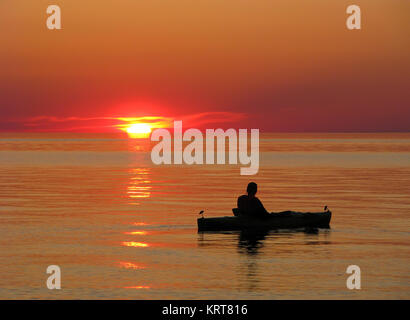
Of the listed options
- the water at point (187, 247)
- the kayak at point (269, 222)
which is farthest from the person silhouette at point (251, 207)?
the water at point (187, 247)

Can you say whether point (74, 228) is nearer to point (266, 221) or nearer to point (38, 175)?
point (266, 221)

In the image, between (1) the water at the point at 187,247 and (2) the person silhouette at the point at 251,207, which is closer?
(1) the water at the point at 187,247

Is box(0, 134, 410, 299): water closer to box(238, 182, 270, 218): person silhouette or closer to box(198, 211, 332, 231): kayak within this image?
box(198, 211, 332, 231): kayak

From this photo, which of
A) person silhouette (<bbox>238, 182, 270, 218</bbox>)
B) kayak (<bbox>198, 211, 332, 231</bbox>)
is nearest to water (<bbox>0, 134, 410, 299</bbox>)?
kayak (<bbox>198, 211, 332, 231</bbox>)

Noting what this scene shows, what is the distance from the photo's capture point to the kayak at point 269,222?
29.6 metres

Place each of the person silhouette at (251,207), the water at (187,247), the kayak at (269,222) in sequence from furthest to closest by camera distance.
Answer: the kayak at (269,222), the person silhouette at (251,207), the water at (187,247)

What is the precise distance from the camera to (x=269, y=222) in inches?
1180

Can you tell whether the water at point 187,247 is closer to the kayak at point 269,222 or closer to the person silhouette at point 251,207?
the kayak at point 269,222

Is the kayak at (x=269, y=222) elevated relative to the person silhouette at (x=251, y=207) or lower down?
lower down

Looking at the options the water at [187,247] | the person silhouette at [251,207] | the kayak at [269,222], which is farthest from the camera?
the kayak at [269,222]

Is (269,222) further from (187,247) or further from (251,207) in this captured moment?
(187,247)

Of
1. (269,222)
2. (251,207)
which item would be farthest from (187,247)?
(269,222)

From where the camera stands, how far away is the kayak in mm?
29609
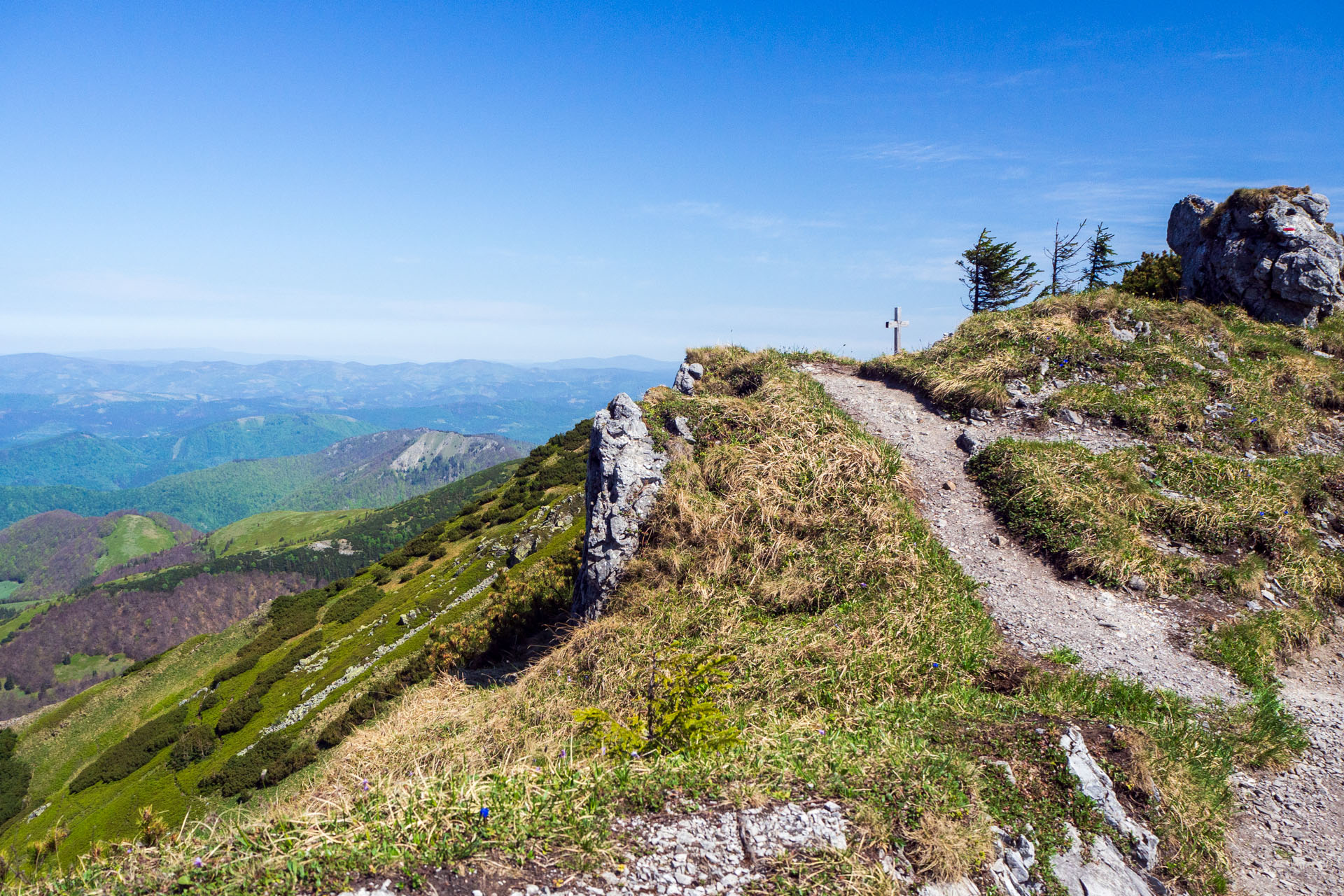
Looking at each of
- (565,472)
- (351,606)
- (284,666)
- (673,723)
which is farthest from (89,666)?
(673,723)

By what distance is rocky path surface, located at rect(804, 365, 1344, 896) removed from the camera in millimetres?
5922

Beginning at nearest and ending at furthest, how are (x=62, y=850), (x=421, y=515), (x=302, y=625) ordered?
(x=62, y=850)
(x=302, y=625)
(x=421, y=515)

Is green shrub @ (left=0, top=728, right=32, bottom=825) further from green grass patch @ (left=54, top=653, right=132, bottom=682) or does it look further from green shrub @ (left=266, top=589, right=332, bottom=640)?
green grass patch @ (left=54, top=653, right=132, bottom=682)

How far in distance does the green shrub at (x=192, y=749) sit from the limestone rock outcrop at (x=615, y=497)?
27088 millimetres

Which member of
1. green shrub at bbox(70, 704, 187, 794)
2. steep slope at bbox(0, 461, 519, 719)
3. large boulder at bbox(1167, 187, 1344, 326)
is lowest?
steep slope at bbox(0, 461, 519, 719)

---*---

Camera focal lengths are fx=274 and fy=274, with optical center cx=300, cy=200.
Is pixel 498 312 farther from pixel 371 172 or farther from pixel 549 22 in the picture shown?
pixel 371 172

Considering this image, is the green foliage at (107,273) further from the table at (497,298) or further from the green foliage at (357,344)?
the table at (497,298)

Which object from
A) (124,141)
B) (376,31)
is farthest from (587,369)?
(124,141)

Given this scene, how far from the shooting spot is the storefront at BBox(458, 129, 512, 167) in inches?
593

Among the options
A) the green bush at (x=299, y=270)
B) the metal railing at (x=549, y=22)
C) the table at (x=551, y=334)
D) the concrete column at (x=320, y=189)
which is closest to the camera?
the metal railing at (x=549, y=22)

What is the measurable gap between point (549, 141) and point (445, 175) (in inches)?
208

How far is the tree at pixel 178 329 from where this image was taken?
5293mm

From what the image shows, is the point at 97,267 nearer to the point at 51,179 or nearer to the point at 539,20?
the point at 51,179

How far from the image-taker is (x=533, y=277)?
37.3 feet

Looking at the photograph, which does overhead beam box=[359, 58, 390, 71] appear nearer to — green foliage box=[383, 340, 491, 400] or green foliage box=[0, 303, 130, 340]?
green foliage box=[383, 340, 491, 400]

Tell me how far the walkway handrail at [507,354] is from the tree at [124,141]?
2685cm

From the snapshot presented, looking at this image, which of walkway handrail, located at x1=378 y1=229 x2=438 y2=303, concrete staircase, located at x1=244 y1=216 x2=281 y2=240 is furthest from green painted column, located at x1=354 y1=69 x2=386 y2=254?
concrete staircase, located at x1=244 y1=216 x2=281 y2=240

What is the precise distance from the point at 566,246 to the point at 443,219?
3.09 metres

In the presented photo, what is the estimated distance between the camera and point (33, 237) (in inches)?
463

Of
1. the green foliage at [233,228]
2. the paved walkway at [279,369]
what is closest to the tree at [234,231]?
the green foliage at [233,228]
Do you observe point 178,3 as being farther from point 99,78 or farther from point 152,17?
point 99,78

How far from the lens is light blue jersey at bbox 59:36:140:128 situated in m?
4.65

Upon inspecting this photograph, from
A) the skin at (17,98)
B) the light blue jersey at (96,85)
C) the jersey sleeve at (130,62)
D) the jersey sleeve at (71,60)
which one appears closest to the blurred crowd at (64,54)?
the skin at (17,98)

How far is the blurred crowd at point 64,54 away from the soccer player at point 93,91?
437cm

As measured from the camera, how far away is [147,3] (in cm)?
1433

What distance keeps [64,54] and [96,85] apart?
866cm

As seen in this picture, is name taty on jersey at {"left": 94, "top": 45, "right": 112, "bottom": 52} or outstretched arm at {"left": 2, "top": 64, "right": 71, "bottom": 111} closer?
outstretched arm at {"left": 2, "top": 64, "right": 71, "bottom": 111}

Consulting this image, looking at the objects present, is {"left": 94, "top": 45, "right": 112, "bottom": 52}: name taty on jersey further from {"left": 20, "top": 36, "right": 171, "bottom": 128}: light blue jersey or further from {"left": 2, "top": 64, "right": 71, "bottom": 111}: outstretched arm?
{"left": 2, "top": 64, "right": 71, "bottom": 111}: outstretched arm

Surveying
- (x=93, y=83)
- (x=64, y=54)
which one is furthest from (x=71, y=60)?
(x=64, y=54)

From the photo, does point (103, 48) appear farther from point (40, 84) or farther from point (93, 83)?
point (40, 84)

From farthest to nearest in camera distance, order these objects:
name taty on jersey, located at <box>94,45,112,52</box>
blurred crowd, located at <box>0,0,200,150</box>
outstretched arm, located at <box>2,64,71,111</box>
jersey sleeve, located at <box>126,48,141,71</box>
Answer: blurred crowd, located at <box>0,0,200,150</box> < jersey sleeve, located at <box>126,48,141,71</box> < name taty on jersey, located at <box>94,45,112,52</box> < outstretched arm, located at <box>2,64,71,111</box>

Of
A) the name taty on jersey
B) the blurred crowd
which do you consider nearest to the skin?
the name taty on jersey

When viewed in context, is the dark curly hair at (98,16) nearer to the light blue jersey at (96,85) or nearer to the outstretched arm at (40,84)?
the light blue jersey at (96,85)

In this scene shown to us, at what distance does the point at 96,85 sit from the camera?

---*---

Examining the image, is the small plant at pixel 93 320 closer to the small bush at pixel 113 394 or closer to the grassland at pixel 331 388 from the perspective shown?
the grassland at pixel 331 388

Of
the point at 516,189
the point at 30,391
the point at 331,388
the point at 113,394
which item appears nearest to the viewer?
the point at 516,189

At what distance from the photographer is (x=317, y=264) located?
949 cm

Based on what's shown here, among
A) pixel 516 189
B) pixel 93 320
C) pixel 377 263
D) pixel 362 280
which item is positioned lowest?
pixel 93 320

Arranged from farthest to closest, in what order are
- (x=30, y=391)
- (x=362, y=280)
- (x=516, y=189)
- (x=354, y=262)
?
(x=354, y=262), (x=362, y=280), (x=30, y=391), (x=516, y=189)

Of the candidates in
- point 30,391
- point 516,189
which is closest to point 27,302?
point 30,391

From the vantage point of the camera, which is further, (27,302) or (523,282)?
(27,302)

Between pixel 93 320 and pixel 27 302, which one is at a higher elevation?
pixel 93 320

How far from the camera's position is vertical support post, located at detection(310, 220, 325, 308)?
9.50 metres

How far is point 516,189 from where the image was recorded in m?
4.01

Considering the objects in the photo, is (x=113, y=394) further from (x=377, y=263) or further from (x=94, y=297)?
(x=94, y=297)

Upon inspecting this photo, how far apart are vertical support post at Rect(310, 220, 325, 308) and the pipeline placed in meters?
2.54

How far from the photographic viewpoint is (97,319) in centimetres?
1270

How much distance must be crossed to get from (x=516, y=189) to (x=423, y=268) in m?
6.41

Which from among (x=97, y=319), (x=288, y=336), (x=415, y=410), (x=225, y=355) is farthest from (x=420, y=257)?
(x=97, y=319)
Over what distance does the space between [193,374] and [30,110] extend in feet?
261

---*---

▶ _Aim of the exercise_
Pull out every line of the records above that contains the string "column". Treat uppercase and lowercase as different.

▶ _Result of this task_
D) the concrete column at (x=320, y=189)
From the snapshot presented, looking at this image, which of walkway handrail, located at x1=378 y1=229 x2=438 y2=303, concrete staircase, located at x1=244 y1=216 x2=281 y2=240 is furthest from green painted column, located at x1=354 y1=69 x2=386 y2=254?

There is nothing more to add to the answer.